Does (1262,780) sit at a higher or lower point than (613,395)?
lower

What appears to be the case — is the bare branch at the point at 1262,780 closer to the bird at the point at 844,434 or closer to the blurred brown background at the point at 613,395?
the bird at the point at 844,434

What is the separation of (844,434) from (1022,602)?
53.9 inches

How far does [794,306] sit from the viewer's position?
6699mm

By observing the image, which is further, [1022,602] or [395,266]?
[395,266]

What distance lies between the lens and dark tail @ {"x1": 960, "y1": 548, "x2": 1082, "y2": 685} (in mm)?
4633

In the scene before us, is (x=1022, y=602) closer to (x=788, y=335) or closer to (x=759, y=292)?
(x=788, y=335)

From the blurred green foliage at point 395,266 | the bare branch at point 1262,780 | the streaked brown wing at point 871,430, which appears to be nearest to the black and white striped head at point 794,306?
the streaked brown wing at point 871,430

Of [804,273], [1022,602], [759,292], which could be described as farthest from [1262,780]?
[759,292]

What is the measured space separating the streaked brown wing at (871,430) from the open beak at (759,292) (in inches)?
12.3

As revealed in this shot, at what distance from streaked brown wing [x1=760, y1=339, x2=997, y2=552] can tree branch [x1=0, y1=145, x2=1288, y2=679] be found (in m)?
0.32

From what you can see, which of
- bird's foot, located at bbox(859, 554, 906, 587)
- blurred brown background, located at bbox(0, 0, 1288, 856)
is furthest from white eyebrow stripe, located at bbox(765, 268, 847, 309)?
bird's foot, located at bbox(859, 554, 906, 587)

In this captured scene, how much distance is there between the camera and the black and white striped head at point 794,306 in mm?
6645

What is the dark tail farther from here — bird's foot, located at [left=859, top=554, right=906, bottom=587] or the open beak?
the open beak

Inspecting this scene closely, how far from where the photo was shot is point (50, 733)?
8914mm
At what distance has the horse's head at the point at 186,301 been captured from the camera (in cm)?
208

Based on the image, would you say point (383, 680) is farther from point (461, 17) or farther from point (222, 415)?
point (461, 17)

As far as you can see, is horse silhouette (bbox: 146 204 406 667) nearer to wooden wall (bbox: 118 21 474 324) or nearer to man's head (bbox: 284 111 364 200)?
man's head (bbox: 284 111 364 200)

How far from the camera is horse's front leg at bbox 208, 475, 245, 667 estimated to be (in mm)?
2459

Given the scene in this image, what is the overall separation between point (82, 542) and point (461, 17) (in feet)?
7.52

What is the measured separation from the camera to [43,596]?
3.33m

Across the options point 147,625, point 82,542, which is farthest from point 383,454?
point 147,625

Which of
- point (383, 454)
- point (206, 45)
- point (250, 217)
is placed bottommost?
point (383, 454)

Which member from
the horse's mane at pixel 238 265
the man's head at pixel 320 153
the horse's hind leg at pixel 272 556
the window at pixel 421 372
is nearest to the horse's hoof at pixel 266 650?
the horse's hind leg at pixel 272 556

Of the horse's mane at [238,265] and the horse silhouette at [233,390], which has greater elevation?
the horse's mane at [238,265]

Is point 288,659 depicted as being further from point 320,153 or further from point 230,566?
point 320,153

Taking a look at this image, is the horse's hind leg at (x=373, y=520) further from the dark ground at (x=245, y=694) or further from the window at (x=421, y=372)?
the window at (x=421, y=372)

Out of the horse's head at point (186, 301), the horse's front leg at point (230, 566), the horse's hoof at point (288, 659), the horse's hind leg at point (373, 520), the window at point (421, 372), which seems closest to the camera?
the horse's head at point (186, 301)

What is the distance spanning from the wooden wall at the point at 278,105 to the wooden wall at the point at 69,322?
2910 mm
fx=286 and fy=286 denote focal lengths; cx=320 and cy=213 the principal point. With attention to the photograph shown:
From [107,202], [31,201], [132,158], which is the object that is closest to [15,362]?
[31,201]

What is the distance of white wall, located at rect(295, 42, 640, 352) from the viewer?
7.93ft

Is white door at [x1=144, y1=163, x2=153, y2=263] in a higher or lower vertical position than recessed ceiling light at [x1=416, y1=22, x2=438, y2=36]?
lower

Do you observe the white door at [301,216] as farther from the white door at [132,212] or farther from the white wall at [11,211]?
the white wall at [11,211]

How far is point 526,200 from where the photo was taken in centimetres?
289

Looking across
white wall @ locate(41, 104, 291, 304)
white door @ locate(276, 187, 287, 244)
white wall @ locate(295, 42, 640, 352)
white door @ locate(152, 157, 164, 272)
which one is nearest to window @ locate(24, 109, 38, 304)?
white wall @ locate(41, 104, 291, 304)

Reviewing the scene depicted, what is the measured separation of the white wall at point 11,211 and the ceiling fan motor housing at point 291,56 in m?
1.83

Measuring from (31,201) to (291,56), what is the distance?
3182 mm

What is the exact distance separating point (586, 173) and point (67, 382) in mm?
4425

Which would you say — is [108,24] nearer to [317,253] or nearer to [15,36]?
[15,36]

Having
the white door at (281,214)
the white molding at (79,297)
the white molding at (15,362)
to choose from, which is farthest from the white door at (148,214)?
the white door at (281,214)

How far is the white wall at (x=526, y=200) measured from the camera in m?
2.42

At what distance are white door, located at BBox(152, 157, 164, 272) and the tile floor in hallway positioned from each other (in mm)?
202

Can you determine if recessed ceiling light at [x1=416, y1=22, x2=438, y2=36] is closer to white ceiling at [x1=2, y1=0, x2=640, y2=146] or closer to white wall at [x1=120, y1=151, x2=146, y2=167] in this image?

Problem to work on: Write out exactly the lines of the entries above that run from the line containing "Reviewing the scene" through the last line, including both.

Answer for the task:
Reviewing the scene depicted, what is the measured separation of the white wall at point 11,211 and the ceiling fan motor housing at point 291,56 in m?
1.83

Measuring from (31,201) to (291,56), what is the distance?
3182 mm

What is the exact distance separating point (586, 173) and point (67, 382) in mm?
4425

Which would you say — is [108,24] nearer to [317,253] or nearer to [15,36]?
[15,36]

Having
the white door at (281,214)
the white molding at (79,297)
the white molding at (15,362)
to choose from, which is farthest from the white door at (148,214)?
the white door at (281,214)

How far is the white wall at (x=526, y=200) measured from the camera in m?
2.42

At what distance are white door, located at BBox(152, 157, 164, 272) and the tile floor in hallway positioned from each other (in mm)?
202

Can you determine if recessed ceiling light at [x1=416, y1=22, x2=438, y2=36] is closer to white ceiling at [x1=2, y1=0, x2=640, y2=146] or closer to white wall at [x1=120, y1=151, x2=146, y2=167] in this image?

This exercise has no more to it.